Richard Callagher de la New York University Child Study Center constate que l’étude de Faris enrichit une littérature scientifique de plus en plus importante sur le rôle de la popularité dans les comportements agressifs. Callagher affirme que les parents, les élèves et les éducateurs devraient prendre conscience de cette réalité pour mieux y remédier. Il prétend également que les programmes de réduction de la violence qui se sont avérés les plus efficaces sont ceux qui ont sollicité la participation des jeunes, notamment des jeunes les plus populaires. Lorsque ceux-ci discréditent l’usage de la violence, on observerait une baisse de l’intimidation et du harcèlement.
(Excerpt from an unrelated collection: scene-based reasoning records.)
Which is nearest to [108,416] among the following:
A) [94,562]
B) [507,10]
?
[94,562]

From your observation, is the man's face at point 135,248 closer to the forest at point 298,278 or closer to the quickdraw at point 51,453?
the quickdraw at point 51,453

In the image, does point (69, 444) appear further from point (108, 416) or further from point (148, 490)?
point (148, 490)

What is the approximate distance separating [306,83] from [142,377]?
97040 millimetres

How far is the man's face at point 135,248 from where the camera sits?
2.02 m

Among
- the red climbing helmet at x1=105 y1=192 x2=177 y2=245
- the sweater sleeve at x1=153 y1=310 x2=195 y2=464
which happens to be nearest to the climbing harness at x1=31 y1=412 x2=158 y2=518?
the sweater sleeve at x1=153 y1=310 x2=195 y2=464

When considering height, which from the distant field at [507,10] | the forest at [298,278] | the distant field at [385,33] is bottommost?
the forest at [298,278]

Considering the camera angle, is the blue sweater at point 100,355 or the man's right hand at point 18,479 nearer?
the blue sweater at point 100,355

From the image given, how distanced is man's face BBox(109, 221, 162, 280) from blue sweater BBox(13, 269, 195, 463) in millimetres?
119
Selon Faris, il est clair que la popularité influence les comportements agressifs, mais ce serait l’importance accordée à la popularité qui serait le réel moteur de cette violence. Le chercheur attire également l’attention sur le fait que, jusqu’ici, on abordait le phénomène du harcèlement et de l’intimidation par le biais de la santé mentale. Faris est d’avis que les recherches devraient s’attarder davantage aux liens qui se forment entre l’ensemble des comportements agressifs et le tissu social de chaque école.